● **WHAT TO PRODUCE**
A word-for-word transcription of every record is needed.
------ SOURCE DATA
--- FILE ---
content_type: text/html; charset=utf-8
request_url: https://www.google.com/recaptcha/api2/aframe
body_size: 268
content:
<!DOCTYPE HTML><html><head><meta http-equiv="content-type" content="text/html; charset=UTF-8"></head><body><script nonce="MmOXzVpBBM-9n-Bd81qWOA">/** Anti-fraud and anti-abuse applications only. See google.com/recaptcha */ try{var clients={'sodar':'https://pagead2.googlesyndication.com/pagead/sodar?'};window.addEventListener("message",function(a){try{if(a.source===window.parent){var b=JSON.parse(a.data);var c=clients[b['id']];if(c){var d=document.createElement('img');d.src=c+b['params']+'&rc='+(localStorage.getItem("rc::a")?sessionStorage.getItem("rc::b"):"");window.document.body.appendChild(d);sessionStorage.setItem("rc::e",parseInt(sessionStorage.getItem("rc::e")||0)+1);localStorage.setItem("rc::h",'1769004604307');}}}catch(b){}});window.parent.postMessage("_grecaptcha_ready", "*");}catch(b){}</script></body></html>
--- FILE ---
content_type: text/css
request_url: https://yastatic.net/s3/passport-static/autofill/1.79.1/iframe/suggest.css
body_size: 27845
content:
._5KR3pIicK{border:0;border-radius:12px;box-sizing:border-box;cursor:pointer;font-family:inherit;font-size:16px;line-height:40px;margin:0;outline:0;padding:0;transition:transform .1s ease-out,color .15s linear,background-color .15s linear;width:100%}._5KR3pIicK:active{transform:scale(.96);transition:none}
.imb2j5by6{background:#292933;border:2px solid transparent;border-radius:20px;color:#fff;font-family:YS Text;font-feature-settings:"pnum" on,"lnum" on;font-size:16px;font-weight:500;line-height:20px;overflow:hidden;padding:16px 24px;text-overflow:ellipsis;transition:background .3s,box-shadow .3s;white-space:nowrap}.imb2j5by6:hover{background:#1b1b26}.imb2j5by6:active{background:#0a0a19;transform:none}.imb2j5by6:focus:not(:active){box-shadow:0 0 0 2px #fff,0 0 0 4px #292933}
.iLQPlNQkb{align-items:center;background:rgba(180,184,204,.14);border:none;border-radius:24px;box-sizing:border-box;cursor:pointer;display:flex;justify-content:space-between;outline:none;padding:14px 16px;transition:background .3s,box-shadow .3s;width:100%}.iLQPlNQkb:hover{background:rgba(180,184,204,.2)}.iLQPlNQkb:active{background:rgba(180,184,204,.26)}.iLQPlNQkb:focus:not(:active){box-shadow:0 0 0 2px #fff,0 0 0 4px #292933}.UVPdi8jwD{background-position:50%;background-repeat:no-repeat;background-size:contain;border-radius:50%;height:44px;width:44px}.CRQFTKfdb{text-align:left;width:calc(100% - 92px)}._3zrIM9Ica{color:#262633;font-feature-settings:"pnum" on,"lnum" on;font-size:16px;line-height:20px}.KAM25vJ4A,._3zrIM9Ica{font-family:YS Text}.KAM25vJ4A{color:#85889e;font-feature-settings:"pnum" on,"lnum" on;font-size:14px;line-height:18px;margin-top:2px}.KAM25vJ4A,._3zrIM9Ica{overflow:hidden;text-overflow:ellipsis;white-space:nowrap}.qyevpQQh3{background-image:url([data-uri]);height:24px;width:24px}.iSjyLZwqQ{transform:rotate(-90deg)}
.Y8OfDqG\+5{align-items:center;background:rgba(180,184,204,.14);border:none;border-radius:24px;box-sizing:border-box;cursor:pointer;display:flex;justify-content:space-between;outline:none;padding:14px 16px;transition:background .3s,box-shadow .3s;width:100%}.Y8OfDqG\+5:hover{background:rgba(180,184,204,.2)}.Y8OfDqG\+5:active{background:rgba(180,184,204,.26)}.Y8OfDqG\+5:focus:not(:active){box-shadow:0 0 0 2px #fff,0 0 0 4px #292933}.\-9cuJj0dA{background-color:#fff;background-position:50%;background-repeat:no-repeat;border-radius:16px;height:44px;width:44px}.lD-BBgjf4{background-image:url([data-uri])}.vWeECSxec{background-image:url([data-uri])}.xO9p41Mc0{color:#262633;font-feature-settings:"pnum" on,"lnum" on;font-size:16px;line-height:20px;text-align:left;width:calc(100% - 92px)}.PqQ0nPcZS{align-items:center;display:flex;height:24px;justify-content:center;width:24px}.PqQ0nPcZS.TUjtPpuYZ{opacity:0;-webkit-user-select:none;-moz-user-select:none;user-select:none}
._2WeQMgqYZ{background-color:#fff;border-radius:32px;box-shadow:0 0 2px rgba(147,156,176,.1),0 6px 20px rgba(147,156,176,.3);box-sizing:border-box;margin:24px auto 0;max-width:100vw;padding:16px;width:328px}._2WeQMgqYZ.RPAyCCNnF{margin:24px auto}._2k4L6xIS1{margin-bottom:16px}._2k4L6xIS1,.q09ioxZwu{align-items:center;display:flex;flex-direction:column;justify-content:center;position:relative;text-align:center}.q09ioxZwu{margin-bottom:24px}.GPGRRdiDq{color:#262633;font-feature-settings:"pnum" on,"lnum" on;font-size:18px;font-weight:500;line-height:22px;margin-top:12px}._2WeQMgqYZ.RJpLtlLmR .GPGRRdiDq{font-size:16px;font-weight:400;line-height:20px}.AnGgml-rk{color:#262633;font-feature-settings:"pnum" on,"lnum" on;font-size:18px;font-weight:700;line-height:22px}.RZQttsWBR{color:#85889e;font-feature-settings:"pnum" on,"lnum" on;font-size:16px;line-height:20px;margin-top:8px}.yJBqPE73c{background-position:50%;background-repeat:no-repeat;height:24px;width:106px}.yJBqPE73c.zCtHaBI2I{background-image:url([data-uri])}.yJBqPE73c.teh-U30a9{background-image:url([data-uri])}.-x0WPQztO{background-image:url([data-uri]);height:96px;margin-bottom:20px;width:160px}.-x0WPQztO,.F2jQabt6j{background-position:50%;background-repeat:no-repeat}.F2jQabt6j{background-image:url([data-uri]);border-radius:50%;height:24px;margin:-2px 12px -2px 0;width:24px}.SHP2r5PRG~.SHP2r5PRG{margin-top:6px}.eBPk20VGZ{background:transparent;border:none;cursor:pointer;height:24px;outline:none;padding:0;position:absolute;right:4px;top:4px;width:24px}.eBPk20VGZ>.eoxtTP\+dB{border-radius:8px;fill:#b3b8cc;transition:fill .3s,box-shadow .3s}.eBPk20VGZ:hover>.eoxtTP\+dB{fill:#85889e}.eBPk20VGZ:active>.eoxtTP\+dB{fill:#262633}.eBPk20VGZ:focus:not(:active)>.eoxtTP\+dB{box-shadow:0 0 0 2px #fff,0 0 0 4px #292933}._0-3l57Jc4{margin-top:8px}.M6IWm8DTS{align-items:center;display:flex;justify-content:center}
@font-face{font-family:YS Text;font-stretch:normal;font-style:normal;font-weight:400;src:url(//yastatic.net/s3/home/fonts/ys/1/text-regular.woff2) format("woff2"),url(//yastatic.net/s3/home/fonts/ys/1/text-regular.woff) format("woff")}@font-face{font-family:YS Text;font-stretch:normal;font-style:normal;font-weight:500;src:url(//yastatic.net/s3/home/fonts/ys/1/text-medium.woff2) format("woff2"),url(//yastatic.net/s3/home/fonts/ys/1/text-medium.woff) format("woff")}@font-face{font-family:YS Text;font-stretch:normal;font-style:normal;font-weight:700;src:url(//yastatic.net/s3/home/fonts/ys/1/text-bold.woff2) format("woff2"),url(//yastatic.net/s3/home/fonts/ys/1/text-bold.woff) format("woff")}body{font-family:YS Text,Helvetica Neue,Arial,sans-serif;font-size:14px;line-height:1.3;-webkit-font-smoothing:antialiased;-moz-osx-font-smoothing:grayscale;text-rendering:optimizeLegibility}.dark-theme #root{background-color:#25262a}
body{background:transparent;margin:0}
------------
● **SOLUTION**
--- FILE ---
content_type: text/html; charset=utf-8
request_url: https://www.google.com/recaptcha/api2/aframe
body_size: 268
content:
<!DOCTYPE HTML><html><head><meta http-equiv="content-type" content="text/html; charset=UTF-8"></head><body><script nonce="MmOXzVpBBM-9n-Bd81qWOA">/** Anti-fraud and anti-abuse applications only. See google.com/recaptcha */ try{var clients={'sodar':'https://pagead2.googlesyndication.com/pagead/sodar?'};window.addEventListener("message",function(a){try{if(a.source===window.parent){var b=JSON.parse(a.data);var c=clients[b['id']];if(c){var d=document.createElement('img');d.src=c+b['params']+'&rc='+(localStorage.getItem("rc::a")?sessionStorage.getItem("rc::b"):"");window.document.body.appendChild(d);sessionStorage.setItem("rc::e",parseInt(sessionStorage.getItem("rc::e")||0)+1);localStorage.setItem("rc::h",'1769004604307');}}}catch(b){}});window.parent.postMessage("_grecaptcha_ready", "*");}catch(b){}</script></body></html>
--- FILE ---
content_type: text/css
request_url: https://yastatic.net/s3/passport-static/autofill/1.79.1/iframe/suggest.css
body_size: 27845
content:
._5KR3pIicK{border:0;border-radius:12px;box-sizing:border-box;cursor:pointer;font-family:inherit;font-size:16px;line-height:40px;margin:0;outline:0;padding:0;transition:transform .1s ease-out,color .15s linear,background-color .15s linear;width:100%}._5KR3pIicK:active{transform:scale(.96);transition:none}
.imb2j5by6{background:#292933;border:2px solid transparent;border-radius:20px;color:#fff;font-family:YS Text;font-feature-settings:"pnum" on,"lnum" on;font-size:16px;font-weight:500;line-height:20px;overflow:hidden;padding:16px 24px;text-overflow:ellipsis;transition:background .3s,box-shadow .3s;white-space:nowrap}.imb2j5by6:hover{background:#1b1b26}.imb2j5by6:active{background:#0a0a19;transform:none}.imb2j5by6:focus:not(:active){box-shadow:0 0 0 2px #fff,0 0 0 4px #292933}
.iLQPlNQkb{align-items:center;background:rgba(180,184,204,.14);border:none;border-radius:24px;box-sizing:border-box;cursor:pointer;display:flex;justify-content:space-between;outline:none;padding:14px 16px;transition:background .3s,box-shadow .3s;width:100%}.iLQPlNQkb:hover{background:rgba(180,184,204,.2)}.iLQPlNQkb:active{background:rgba(180,184,204,.26)}.iLQPlNQkb:focus:not(:active){box-shadow:0 0 0 2px #fff,0 0 0 4px #292933}.UVPdi8jwD{background-position:50%;background-repeat:no-repeat;background-size:contain;border-radius:50%;height:44px;width:44px}.CRQFTKfdb{text-align:left;width:calc(100% - 92px)}._3zrIM9Ica{color:#262633;font-feature-settings:"pnum" on,"lnum" on;font-size:16px;line-height:20px}.KAM25vJ4A,._3zrIM9Ica{font-family:YS Text}.KAM25vJ4A{color:#85889e;font-feature-settings:"pnum" on,"lnum" on;font-size:14px;line-height:18px;margin-top:2px}.KAM25vJ4A,._3zrIM9Ica{overflow:hidden;text-overflow:ellipsis;white-space:nowrap}.qyevpQQh3{background-image:url([data-uri]);height:24px;width:24px}.iSjyLZwqQ{transform:rotate(-90deg)}
.Y8OfDqG\+5{align-items:center;background:rgba(180,184,204,.14);border:none;border-radius:24px;box-sizing:border-box;cursor:pointer;display:flex;justify-content:space-between;outline:none;padding:14px 16px;transition:background .3s,box-shadow .3s;width:100%}.Y8OfDqG\+5:hover{background:rgba(180,184,204,.2)}.Y8OfDqG\+5:active{background:rgba(180,184,204,.26)}.Y8OfDqG\+5:focus:not(:active){box-shadow:0 0 0 2px #fff,0 0 0 4px #292933}.\-9cuJj0dA{background-color:#fff;background-position:50%;background-repeat:no-repeat;border-radius:16px;height:44px;width:44px}.lD-BBgjf4{background-image:url([data-uri])}.vWeECSxec{background-image:url([data-uri])}.xO9p41Mc0{color:#262633;font-feature-settings:"pnum" on,"lnum" on;font-size:16px;line-height:20px;text-align:left;width:calc(100% - 92px)}.PqQ0nPcZS{align-items:center;display:flex;height:24px;justify-content:center;width:24px}.PqQ0nPcZS.TUjtPpuYZ{opacity:0;-webkit-user-select:none;-moz-user-select:none;user-select:none}
._2WeQMgqYZ{background-color:#fff;border-radius:32px;box-shadow:0 0 2px rgba(147,156,176,.1),0 6px 20px rgba(147,156,176,.3);box-sizing:border-box;margin:24px auto 0;max-width:100vw;padding:16px;width:328px}._2WeQMgqYZ.RPAyCCNnF{margin:24px auto}._2k4L6xIS1{margin-bottom:16px}._2k4L6xIS1,.q09ioxZwu{align-items:center;display:flex;flex-direction:column;justify-content:center;position:relative;text-align:center}.q09ioxZwu{margin-bottom:24px}.GPGRRdiDq{color:#262633;font-feature-settings:"pnum" on,"lnum" on;font-size:18px;font-weight:500;line-height:22px;margin-top:12px}._2WeQMgqYZ.RJpLtlLmR .GPGRRdiDq{font-size:16px;font-weight:400;line-height:20px}.AnGgml-rk{color:#262633;font-feature-settings:"pnum" on,"lnum" on;font-size:18px;font-weight:700;line-height:22px}.RZQttsWBR{color:#85889e;font-feature-settings:"pnum" on,"lnum" on;font-size:16px;line-height:20px;margin-top:8px}.yJBqPE73c{background-position:50%;background-repeat:no-repeat;height:24px;width:106px}.yJBqPE73c.zCtHaBI2I{background-image:url([data-uri])}.yJBqPE73c.teh-U30a9{background-image:url([data-uri])}.-x0WPQztO{background-image:url([data-uri]);height:96px;margin-bottom:20px;width:160px}.-x0WPQztO,.F2jQabt6j{background-position:50%;background-repeat:no-repeat}.F2jQabt6j{background-image:url([data-uri]);border-radius:50%;height:24px;margin:-2px 12px -2px 0;width:24px}.SHP2r5PRG~.SHP2r5PRG{margin-top:6px}.eBPk20VGZ{background:transparent;border:none;cursor:pointer;height:24px;outline:none;padding:0;position:absolute;right:4px;top:4px;width:24px}.eBPk20VGZ>.eoxtTP\+dB{border-radius:8px;fill:#b3b8cc;transition:fill .3s,box-shadow .3s}.eBPk20VGZ:hover>.eoxtTP\+dB{fill:#85889e}.eBPk20VGZ:active>.eoxtTP\+dB{fill:#262633}.eBPk20VGZ:focus:not(:active)>.eoxtTP\+dB{box-shadow:0 0 0 2px #fff,0 0 0 4px #292933}._0-3l57Jc4{margin-top:8px}.M6IWm8DTS{align-items:center;display:flex;justify-content:center}
@font-face{font-family:YS Text;font-stretch:normal;font-style:normal;font-weight:400;src:url(//yastatic.net/s3/home/fonts/ys/1/text-regular.woff2) format("woff2"),url(//yastatic.net/s3/home/fonts/ys/1/text-regular.woff) format("woff")}@font-face{font-family:YS Text;font-stretch:normal;font-style:normal;font-weight:500;src:url(//yastatic.net/s3/home/fonts/ys/1/text-medium.woff2) format("woff2"),url(//yastatic.net/s3/home/fonts/ys/1/text-medium.woff) format("woff")}@font-face{font-family:YS Text;font-stretch:normal;font-style:normal;font-weight:700;src:url(//yastatic.net/s3/home/fonts/ys/1/text-bold.woff2) format("woff2"),url(//yastatic.net/s3/home/fonts/ys/1/text-bold.woff) format("woff")}body{font-family:YS Text,Helvetica Neue,Arial,sans-serif;font-size:14px;line-height:1.3;-webkit-font-smoothing:antialiased;-moz-osx-font-smoothing:grayscale;text-rendering:optimizeLegibility}.dark-theme #root{background-color:#25262a}
body{background:transparent;margin:0}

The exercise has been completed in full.